Passage to read -
----

Religious scholar and former monk Batchelor (Living with the Devil: A Meditation on Good and Evil, 2004, etc.) chronicles his four-decade journey through varieties of Buddhism.
The notion that a Buddhist can be an agnostic or atheist is not oxymoronic, of course. Buddhism requires no formal belief in a god or gods. It does, however, require other leaps of faith, including one that Batchelor admits to having had trouble grasping—namely, the acceptance of reincarnation, for “the entire edifice of traditional Buddhist thought stands or falls on the belief in rebirth.” The author arrives at his discussion of reincarnation through a hard tour of duty in a highly intellectual school of Tibetan Buddhism that prizes the study of formal logic and debate, providing tools for a rationally based, constantly inquiring approach to religion. As the Buddha said, “Just as a goldsmith assays gold, by rubbing, cutting, and burning…so should you examine my words. Do not accept them just out of faith in me.” Elsewhere Batchelor writes of his encounters with the Dalai Lama, who has been waging a quiet war against the Tibetan belief in evil spirits, but who has also long been engaged in schools of Tibetan Buddhist thought other than his own in a kind of ecumenical spirit. Batchelor provides smart commentary on various aspects of Buddhist belief of whatever school, including the well-known eightfold path guiding appropriate behavior, “a complex feedback loop that constantly needs to be renewed and restored.” Seekers of truths large and small, no matter what their inclinations, will find that commentary valuable, especially the author’s exhortation that belief is not enough—one also has to act and act in the right way.
A welcome contribution to Buddhist studies, joining essential modern books such as Rick Fields’s How the Swans Came to the Lake (1980) and Robert Aitken’s Taking the Path of Zen (1982).

----

Data for review -

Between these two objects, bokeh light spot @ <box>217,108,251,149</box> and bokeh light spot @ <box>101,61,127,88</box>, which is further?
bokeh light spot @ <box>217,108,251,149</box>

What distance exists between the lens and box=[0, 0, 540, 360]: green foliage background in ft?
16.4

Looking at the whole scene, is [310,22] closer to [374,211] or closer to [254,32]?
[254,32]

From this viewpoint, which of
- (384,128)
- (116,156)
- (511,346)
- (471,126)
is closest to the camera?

----

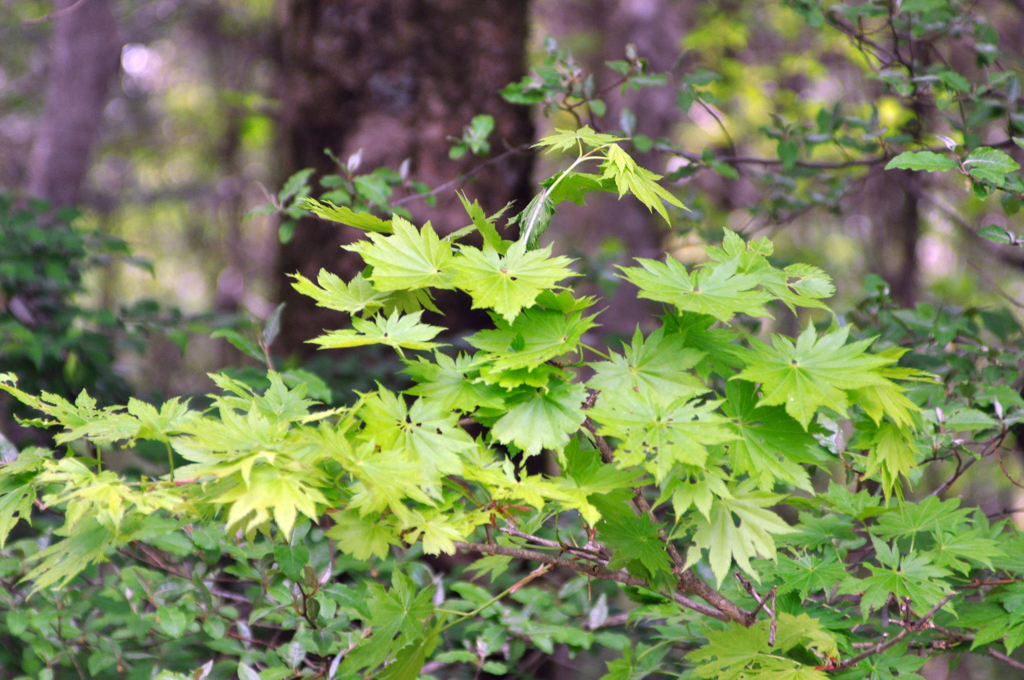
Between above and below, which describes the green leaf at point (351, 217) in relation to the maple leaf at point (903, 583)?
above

----

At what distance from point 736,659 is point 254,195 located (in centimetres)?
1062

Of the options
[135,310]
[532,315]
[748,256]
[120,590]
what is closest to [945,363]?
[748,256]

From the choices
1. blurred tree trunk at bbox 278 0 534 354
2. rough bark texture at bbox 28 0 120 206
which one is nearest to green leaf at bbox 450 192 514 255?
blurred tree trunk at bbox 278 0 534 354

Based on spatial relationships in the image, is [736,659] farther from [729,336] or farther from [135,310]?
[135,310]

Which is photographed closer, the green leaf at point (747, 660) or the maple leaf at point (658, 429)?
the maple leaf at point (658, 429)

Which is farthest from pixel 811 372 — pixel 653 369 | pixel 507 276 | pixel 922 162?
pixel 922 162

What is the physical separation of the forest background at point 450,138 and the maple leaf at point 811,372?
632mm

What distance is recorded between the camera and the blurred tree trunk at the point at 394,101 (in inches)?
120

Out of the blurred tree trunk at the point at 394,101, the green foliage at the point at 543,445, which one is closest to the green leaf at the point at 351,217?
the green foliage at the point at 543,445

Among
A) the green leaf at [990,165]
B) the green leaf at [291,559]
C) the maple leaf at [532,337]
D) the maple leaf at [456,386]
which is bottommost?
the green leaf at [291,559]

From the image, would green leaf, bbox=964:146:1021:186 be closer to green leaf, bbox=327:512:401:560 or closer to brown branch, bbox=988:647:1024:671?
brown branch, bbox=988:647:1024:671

----

What you are asked to do -
In the review of Batchelor's book on Buddhism, print the passage from "Religious scholar and" to "varieties of Buddhism." word for word. The listing that comes after the review stands apart from it and is not connected to its content.

Answer below -
Religious scholar and former monk Batchelor (Living with the Devil: A Meditation on Good and Evil, 2004, etc.) chronicles his four-decade journey through varieties of Buddhism.